--- What to work on ---
Please write out all of the records below exactly as they appear.

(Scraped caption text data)
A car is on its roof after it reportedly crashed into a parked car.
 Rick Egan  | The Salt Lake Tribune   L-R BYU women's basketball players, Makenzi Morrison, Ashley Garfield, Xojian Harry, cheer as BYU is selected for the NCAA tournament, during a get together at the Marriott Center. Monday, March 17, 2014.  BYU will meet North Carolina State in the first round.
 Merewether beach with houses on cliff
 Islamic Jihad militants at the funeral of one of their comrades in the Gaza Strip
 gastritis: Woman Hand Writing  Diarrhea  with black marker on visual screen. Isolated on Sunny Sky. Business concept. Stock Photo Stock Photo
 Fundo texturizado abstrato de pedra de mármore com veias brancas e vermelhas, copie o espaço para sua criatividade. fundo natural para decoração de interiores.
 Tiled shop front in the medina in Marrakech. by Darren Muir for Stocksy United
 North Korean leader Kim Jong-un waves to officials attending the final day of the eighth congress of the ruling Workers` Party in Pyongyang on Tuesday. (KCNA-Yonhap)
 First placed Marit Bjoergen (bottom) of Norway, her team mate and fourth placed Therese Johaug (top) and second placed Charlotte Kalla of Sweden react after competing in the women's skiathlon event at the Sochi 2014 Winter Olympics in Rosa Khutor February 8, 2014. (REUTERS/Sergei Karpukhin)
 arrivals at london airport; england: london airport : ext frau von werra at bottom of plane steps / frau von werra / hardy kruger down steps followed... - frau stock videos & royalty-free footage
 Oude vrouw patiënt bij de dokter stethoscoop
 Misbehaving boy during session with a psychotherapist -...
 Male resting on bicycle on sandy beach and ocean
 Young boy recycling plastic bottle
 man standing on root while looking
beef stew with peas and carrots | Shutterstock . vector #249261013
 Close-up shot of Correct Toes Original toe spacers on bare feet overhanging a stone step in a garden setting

--- Response to this exercise ---
A car is on its roof after it reportedly crashed into a parked car.
 Rick Egan  | The Salt Lake Tribune   L-R BYU women's basketball players, Makenzi Morrison, Ashley Garfield, Xojian Harry, cheer as BYU is selected for the NCAA tournament, during a get together at the Marriott Center. Monday, March 17, 2014.  BYU will meet North Carolina State in the first round.
 Merewether beach with houses on cliff
 Islamic Jihad militants at the funeral of one of their comrades in the Gaza Strip
 gastritis: Woman Hand Writing  Diarrhea  with black marker on visual screen. Isolated on Sunny Sky. Business concept. Stock Photo Stock Photo
 Fundo texturizado abstrato de pedra de mármore com veias brancas e vermelhas, copie o espaço para sua criatividade. fundo natural para decoração de interiores.
 Tiled shop front in the medina in Marrakech. by Darren Muir for Stocksy United
 North Korean leader Kim Jong-un waves to officials attending the final day of the eighth congress of the ruling Workers` Party in Pyongyang on Tuesday. (KCNA-Yonhap)
 First placed Marit Bjoergen (bottom) of Norway, her team mate and fourth placed Therese Johaug (top) and second placed Charlotte Kalla of Sweden react after competing in the women's skiathlon event at the Sochi 2014 Winter Olympics in Rosa Khutor February 8, 2014. (REUTERS/Sergei Karpukhin)
 arrivals at london airport; england: london airport : ext frau von werra at bottom of plane steps / frau von werra / hardy kruger down steps followed... - frau stock videos & royalty-free footage
 Oude vrouw patiënt bij de dokter stethoscoop
 Misbehaving boy during session with a psychotherapist -...
 Male resting on bicycle on sandy beach and ocean
 Young boy recycling plastic bottle
 man standing on root while looking
beef stew with peas and carrots | Shutterstock . vector #249261013
 Close-up shot of Correct Toes Original toe spacers on bare feet overhanging a stone step in a garden setting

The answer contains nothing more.